Source records:
--- BEGIN ---
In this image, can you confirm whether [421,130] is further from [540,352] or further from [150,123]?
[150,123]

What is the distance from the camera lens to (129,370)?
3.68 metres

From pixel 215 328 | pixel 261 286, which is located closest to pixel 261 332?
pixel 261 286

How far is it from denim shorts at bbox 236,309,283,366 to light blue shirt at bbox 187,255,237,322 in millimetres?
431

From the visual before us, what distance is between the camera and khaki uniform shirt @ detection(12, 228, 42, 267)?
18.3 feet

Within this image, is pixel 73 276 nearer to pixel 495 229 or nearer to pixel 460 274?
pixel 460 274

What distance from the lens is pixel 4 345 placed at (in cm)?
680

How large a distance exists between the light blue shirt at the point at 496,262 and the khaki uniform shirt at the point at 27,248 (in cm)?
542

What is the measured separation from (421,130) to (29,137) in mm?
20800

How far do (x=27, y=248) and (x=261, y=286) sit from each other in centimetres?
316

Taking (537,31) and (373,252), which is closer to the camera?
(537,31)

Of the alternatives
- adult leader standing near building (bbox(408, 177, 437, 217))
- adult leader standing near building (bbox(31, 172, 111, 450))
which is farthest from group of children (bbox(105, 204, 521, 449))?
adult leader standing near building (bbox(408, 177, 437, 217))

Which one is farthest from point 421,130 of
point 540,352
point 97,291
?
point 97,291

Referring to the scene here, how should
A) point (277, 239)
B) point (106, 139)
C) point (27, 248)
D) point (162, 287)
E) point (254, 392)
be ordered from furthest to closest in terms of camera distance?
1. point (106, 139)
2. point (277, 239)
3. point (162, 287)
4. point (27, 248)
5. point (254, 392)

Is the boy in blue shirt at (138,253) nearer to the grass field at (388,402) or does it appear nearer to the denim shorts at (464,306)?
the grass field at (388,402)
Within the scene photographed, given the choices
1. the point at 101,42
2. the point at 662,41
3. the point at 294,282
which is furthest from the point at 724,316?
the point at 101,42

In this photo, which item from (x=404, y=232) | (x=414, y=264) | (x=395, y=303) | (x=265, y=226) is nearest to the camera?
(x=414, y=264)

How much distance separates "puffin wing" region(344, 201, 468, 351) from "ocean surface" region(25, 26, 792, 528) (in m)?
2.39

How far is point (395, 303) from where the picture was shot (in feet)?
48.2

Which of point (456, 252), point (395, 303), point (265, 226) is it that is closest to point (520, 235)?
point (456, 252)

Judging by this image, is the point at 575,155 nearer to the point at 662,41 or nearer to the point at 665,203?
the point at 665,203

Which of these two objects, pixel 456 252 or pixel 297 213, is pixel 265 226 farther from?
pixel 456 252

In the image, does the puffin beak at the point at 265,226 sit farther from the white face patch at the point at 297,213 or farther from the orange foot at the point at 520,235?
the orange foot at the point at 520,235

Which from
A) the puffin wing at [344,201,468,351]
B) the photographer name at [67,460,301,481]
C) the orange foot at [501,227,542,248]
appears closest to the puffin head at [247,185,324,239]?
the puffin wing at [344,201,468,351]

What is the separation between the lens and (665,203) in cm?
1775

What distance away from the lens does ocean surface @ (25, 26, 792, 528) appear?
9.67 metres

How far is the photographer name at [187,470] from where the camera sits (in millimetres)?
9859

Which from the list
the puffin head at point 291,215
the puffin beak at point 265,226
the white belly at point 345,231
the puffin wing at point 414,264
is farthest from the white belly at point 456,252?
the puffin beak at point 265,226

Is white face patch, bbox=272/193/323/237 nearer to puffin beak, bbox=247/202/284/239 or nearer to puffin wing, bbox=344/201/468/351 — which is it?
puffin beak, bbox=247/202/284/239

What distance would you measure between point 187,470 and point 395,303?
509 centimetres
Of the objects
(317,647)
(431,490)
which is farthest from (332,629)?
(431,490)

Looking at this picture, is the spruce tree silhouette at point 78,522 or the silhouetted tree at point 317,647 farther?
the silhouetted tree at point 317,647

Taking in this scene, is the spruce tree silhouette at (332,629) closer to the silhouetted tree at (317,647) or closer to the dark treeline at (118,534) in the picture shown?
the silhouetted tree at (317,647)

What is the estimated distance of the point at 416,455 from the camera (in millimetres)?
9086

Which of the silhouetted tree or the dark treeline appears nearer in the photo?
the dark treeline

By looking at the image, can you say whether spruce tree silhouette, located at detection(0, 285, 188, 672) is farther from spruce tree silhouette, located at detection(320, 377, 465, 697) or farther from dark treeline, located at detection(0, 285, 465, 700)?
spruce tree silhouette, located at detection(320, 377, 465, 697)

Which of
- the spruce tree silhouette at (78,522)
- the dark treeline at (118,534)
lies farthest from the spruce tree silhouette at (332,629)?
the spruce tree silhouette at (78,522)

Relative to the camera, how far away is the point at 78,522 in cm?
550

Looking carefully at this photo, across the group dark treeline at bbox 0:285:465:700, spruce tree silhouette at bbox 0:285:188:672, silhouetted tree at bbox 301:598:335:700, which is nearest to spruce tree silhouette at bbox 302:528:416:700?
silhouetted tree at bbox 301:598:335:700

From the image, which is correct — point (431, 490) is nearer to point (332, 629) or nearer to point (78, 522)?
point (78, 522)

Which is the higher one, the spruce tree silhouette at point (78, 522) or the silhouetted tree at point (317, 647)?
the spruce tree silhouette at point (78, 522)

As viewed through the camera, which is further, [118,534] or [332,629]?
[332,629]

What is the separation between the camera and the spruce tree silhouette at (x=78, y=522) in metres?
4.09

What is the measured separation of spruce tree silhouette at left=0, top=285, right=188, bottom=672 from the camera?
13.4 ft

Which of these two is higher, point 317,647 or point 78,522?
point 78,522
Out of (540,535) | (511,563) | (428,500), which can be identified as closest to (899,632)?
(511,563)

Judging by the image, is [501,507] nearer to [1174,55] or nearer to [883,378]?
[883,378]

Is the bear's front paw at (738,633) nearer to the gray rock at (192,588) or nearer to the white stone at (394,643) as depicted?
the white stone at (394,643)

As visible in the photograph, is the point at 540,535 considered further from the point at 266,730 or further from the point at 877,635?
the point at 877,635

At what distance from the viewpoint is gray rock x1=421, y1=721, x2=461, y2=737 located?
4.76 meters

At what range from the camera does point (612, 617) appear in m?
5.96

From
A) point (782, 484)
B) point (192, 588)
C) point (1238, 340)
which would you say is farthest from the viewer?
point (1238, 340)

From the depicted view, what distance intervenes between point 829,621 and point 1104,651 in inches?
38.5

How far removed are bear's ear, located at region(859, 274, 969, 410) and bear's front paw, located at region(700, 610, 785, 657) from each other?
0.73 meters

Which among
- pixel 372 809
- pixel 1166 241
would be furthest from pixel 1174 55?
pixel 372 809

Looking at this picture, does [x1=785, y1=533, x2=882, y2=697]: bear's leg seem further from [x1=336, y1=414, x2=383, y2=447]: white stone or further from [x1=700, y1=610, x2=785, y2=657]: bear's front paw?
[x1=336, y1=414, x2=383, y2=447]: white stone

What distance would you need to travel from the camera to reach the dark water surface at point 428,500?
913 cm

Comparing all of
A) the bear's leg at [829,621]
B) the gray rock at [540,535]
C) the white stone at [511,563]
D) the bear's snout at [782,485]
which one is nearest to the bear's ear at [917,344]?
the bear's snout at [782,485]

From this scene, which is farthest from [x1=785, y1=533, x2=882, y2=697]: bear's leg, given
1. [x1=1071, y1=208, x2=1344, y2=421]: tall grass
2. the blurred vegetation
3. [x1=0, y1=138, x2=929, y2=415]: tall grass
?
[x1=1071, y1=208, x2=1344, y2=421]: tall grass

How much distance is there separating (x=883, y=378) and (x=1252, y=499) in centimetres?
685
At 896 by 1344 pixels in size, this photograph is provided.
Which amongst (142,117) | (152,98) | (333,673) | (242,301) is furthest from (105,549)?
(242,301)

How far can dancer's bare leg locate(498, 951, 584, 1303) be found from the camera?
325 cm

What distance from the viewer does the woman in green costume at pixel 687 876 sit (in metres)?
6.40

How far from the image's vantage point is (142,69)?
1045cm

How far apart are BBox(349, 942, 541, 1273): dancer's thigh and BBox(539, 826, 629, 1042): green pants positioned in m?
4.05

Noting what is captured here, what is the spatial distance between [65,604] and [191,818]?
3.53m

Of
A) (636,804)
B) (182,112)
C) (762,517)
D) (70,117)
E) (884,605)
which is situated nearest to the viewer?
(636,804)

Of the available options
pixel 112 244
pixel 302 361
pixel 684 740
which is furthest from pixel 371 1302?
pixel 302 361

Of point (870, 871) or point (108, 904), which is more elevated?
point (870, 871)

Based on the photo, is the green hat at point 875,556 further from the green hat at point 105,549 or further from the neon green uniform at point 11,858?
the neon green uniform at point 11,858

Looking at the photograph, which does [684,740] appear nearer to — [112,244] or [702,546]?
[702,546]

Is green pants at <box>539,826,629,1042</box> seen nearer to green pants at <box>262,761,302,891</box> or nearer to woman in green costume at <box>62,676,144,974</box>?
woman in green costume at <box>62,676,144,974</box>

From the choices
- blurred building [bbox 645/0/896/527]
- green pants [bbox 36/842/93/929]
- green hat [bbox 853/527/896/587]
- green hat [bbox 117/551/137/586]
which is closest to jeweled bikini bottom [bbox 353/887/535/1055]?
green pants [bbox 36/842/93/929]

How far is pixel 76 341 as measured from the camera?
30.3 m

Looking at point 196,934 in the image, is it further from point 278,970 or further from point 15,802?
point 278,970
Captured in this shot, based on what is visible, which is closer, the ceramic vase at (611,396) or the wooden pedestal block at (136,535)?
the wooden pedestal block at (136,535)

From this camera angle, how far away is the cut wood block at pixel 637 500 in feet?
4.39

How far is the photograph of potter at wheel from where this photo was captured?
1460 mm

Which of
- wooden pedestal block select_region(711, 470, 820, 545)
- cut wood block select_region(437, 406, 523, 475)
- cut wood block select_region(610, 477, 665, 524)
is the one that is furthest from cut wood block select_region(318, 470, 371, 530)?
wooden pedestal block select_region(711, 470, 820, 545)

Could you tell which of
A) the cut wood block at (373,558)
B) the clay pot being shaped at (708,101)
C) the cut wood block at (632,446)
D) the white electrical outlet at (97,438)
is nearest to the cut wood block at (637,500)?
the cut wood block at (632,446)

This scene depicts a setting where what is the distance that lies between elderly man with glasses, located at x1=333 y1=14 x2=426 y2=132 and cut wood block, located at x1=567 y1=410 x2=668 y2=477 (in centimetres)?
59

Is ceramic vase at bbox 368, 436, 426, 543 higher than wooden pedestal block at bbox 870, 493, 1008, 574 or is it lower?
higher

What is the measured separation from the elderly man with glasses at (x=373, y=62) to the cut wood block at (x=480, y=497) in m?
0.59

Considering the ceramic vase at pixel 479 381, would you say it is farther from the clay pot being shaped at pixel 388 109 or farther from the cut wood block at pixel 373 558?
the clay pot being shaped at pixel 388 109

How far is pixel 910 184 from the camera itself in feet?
--- END ---
Reproduce, word for word, only the lines from the one that contains "Is ceramic vase" through the final line.

Written solution:
Is ceramic vase at bbox 368, 436, 426, 543 higher than wooden pedestal block at bbox 870, 493, 1008, 574 or is it lower?
higher

What is the measured separation from the elderly man with glasses at (x=373, y=62) to the cut wood block at (x=480, y=497) in m?
0.59

Considering the ceramic vase at pixel 479 381, would you say it is farther from the clay pot being shaped at pixel 388 109 or farther from the cut wood block at pixel 373 558?
the clay pot being shaped at pixel 388 109

How far is pixel 910 184 from the camera itself in feet?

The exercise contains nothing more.